The Indian technology industry is set to cross the $200 billion revenue mark in FY22, touching an estimated $227 billion in revenues in the current fiscal year on the back of ‘accelerated global tech spending,’ according to the Nasscom strategic review released on Tuesday.

This translates into a year-on-year growth rate of 15.5%, the highest ever growth since 2011, aided largely by a strong performance recorded across all segments. Revenues worth $30 billion are expected to get added in FY22. “The industry has added $100 billion in ten years; the first $100 billion took 30 years,” said Debjani Ghosh, president, Nasscom at a virtual media conference.

Exports (including hardware) are estimated to record a year-on-year growth of 17.2% in FY22, touching revenues of $178 billion. This essentially translates into more than 51% share of India’s total services exports. Domestic technology industry revenues are expected to near $50 billion during the year, notching a 1.2 times growth over the pre-Covid levels (FY2019) as more local enterprises earmarked a higher share of funds for building tech capabilities. As much as 70% of Indian firms have increased their technology budgets in 2021.

Domestic tech revenues stood at $44.5 billion in FY21. The e-commerce segment is set to register a year-on-year growth of 39% to reach $79 billion during FY22. Digital now contributes about 30-32% to the total industry revenues. Nearly 66% of deals signed by tech firms this fiscal year were largely digital.

“The industry also undertook over 290 M&As with their primary focus as digital,” Nasscom said.

As the pandemic upended regular norms of conducting business, corporates across segments turned to digital offerings to keep operations intact. While going digital was initially about supporting daily operations, over time, it has become central to overall business strategies. Firms are adopting newage tech capabilities like artificial intelligence (AI), machine learning (ML), robotics and cloud computing to become more efficient and improve customer experience.

Analysts estimate digital transformation and cloud spends to double over the next five years. A recent survey conducted by Nasscom showed that about 70% CXOs expect FY23 to be another “growth year driven by digital demand.” Nearly 60% of the industry’s clients are expected to spend up to 6%-8% of their revenues on technology. Sectors like healthcare, BFSI, manufacturing and retail are expected to lead the tech spends. Cloud, cybersecurity, data and AI will be the top tech priority areas for the industry for solution development.

“Cloud adoption continues to accelerate; a three times rise in cyber risks is driving increased cybersecurity deals,” revealed the survey.

The industry recorded nearly 10% estimated growth in direct employee pool in FY22 with a highest-ever net addition of approximately 450,000 to its employee base. The sector also reskilled approximately 280,000 employees in the year.

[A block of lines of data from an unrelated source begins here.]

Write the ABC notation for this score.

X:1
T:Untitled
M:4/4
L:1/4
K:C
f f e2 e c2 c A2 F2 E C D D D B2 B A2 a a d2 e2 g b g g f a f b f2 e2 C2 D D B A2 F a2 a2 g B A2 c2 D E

“With 1 out of 3 employees already digitally skilled, the digital tech talent pool is at 1.6 million, growing at a CAGR of 25%,” the industry body said while adding that the India tech talent demand-supply gap stands at 21.1%, ‘lowest in the world.’

“A lot of the companies are now moving towards hiring fresh graduates in order to bridge the gap. That’s becoming a key strategy across the industry. In order for that to work, we have to work with the academia, with the universities to ensure that we bridge the gap between the skills that are there and the skills that we need,” Ghosh said.